Aber es ist notwendig, daß auch wir den Umgang mit Übeltätern meiden, damit wir nicht den Anschein erwecken, an deren Schlechtigkeit teilzuhaben.

Der Vogelfänger und die Haubenlerche

Ein Vogelfänger stellte ein Fangnetz für Vögel auf. Eine Haubenlerche sah im zu und fragte ihn, was er da tue. Als er ihr gesagt hatte, er gründe eine Stadt, und ein Stück zurückgetreten war, vertraute sie seinen Worten, flog heran, fraß den Köder und verfing sich unversehens in den Schlingen. Als der Vogelfänger herbeigelaufen kam und sie packte, sagte die Haubenlerche: »Ach du, wenn du solche Städte gründest, wirst du nicht viele Besucher finden.«

Die Geschichte zeigt, daß Dörfer und Städte dann vor allem verlassen werden, wenn die Regierenden schwer zu ertragen sind.

Der Vogelfänger und die Natter

Ein Vogelsteller nahm Leim und Schilfrohre und ging auf die Jagd. Dann sah er eine Drossel auf einem hohen Baum sitzen und wollte sie fangen. Er fügte also die Schilfrohre zu einer langen Stange zusammen und schaute ganz angespannt nach oben. Während er auf  diese Weise nach oben blickte, trat er aus Versehen auf eine schlafende Natter, die sich herumdrehte und ihn biß. Sterbend sprach er zu sich selbst: »Ach, ich Unglücklicher. Ich wollte einen anderen jagen und merkte nicht, daß ich selbst in den Tod gejagt wurde.«

So geraten diejenigen, die ihren Mitmenschen eine Falle stellen, vorher selbst ins Unglück.
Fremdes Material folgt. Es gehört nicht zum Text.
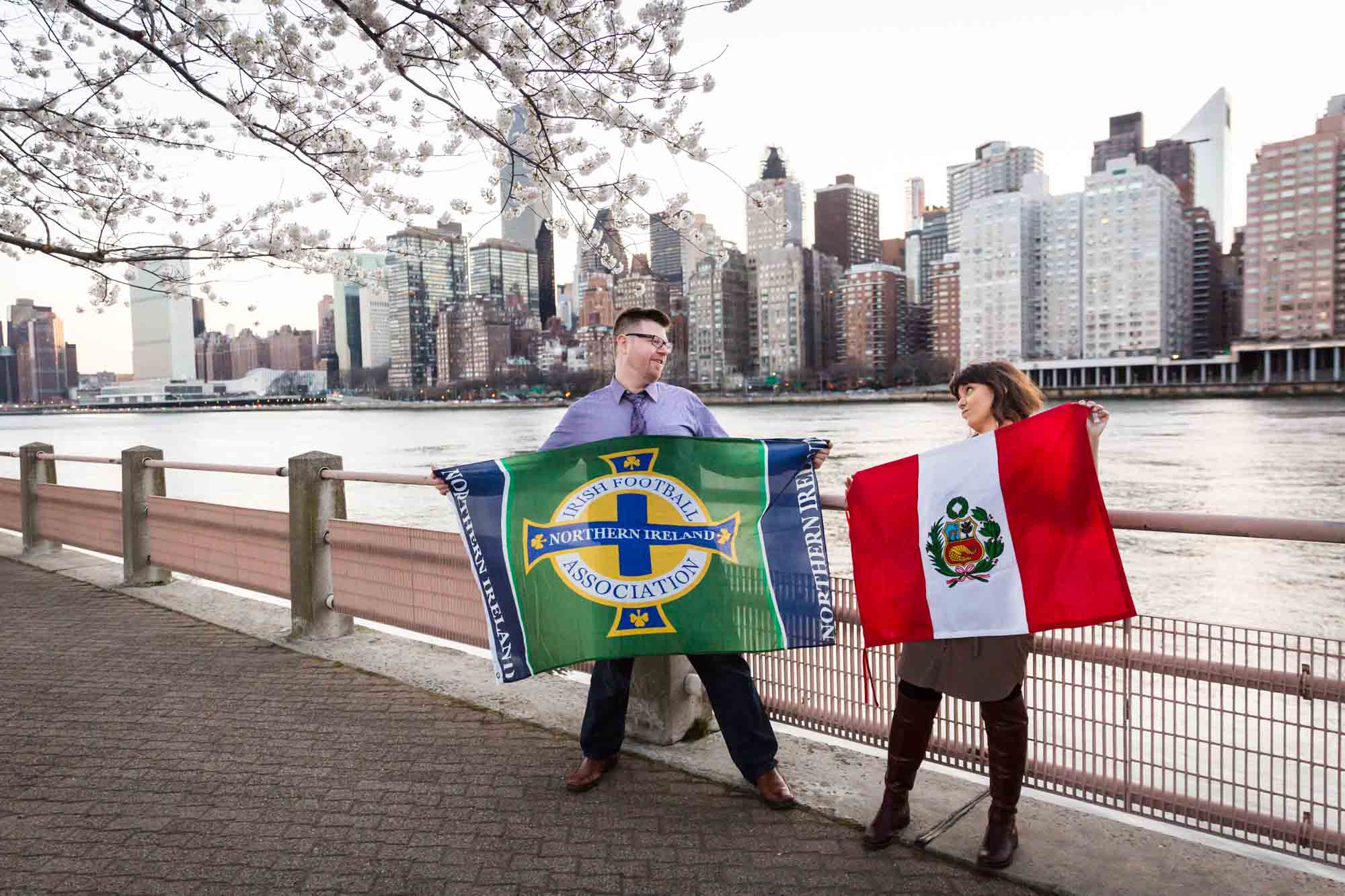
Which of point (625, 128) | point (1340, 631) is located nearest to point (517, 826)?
point (625, 128)

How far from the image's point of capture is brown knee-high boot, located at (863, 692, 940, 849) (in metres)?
3.36

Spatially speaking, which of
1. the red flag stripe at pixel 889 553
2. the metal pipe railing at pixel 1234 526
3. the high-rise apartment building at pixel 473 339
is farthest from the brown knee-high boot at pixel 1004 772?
the high-rise apartment building at pixel 473 339

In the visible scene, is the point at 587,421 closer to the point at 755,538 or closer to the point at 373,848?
the point at 755,538

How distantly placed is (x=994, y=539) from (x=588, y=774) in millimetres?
1909

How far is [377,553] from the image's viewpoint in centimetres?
597

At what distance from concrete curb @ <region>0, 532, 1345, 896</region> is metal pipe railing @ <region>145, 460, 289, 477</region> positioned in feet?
5.01

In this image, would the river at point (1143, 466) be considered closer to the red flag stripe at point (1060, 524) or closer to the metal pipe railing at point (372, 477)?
the red flag stripe at point (1060, 524)

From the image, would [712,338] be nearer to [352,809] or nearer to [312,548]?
[312,548]

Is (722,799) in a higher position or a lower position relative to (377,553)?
lower

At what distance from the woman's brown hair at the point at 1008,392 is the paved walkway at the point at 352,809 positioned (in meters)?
1.57

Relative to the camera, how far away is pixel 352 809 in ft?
12.3

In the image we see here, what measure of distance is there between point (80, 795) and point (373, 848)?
146 cm

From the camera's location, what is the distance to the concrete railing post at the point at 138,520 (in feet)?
27.4

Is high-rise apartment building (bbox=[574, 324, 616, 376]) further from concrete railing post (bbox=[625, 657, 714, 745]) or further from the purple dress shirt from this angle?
the purple dress shirt
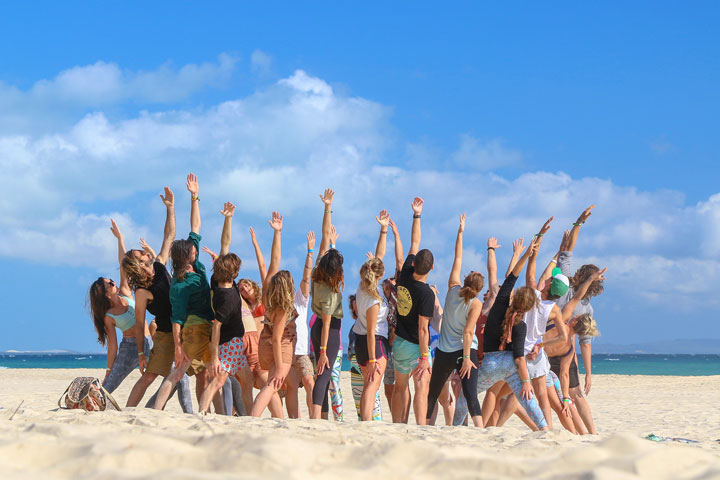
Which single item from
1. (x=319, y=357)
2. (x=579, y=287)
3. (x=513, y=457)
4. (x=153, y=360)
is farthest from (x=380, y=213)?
(x=513, y=457)

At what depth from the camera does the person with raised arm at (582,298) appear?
664 cm

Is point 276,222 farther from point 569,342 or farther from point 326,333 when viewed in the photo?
point 569,342

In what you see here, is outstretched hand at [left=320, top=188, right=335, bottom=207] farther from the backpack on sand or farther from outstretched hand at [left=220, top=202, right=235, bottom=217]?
the backpack on sand

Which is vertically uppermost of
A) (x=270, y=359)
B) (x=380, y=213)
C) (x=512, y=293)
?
(x=380, y=213)

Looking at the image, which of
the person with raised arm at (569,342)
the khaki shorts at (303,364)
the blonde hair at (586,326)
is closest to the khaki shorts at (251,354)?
the khaki shorts at (303,364)

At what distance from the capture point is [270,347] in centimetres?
593

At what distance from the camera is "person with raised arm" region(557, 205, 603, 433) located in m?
6.64

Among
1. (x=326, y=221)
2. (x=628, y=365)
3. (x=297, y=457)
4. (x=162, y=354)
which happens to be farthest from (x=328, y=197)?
(x=628, y=365)

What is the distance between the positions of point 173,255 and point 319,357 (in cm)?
166

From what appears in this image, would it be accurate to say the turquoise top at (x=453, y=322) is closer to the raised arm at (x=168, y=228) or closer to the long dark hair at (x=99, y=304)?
the raised arm at (x=168, y=228)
Der Vogelfänger und das Rebhuhn

Der Vogelfänger erhielt zu später Stunde Besuch, und weil er nicht wußte, was er ihm vorsetzen sollte, machte er sich an sein zahmes Rebhuhn und traf Anstalten, es zu schlachten. Das Rebhuhn zieh ihn deshalb der Undankbarkeit, denn er habe ja von ihm großen Nutzen gehabt, weil es seine Stammesgenossen herausgelockt und ihm übergeben habe, und jetzt wolle er ihm selber ans Leben! Doch der Vogelfänger erwiderte: »Gerade darum werde ich dich um so eher schlachten, weil du nicht einmal vor deinen Stammesgenossen haltmachst.«

Die Fabel zeigt, daß die, welche ihre eigenen Leute verraten, nicht nur von denen gehaßt werden, die durch sie Unrecht leiden, sondern auch von denen, für die sie Verrat üben.
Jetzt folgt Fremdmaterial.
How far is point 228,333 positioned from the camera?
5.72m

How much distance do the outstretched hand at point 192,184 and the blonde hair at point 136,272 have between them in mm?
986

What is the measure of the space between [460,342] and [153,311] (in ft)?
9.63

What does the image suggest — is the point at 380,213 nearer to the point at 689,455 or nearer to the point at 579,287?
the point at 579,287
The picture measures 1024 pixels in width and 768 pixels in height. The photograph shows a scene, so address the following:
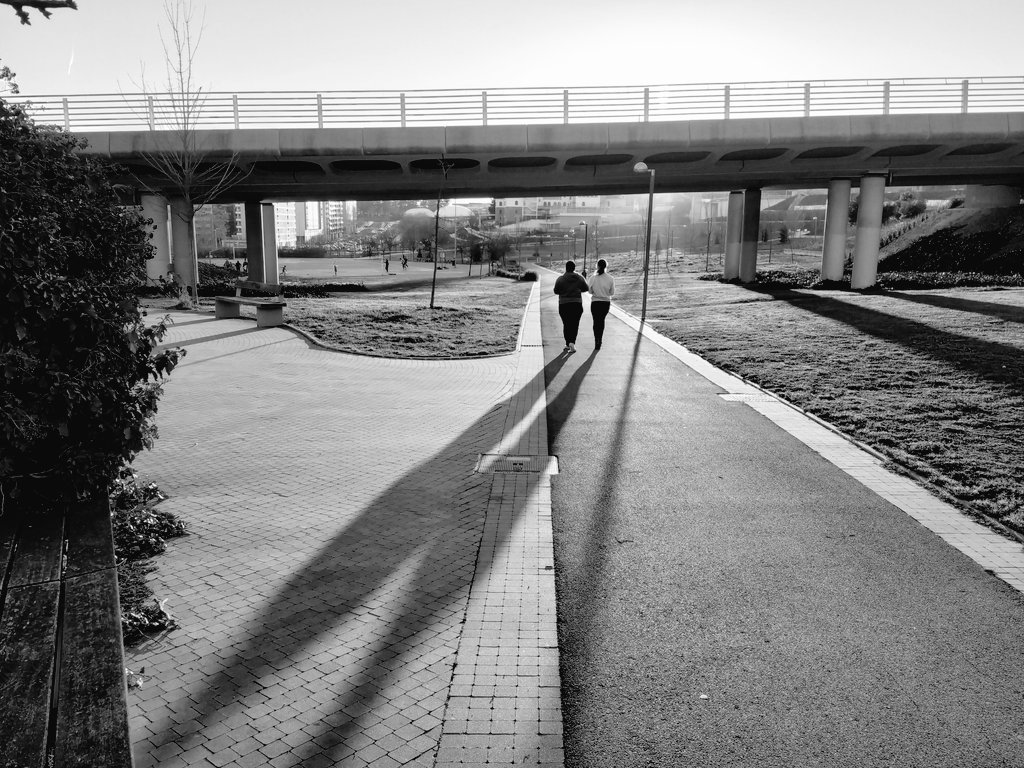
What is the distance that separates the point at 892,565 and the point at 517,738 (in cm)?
327

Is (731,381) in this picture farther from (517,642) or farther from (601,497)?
(517,642)

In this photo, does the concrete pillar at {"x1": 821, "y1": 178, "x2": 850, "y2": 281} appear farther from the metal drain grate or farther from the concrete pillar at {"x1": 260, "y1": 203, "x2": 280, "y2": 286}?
the metal drain grate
Der Wagen des Hermes und die Araber

Hermes fuhr einstens mit einem Wagen, der mit Lügen, Hinterlist und Betrug beladen war, über Land und verteilte an jedem Orte ein bißchen von seiner Last. Als er aber ins Araberland kam, so erzählt man sich, schüttete der Wagen plötzlich um. Die Araber raubten die vermeintlich wertvolle Ladung und verhinderten so, daß sie zu den anderen Menschen gelangte.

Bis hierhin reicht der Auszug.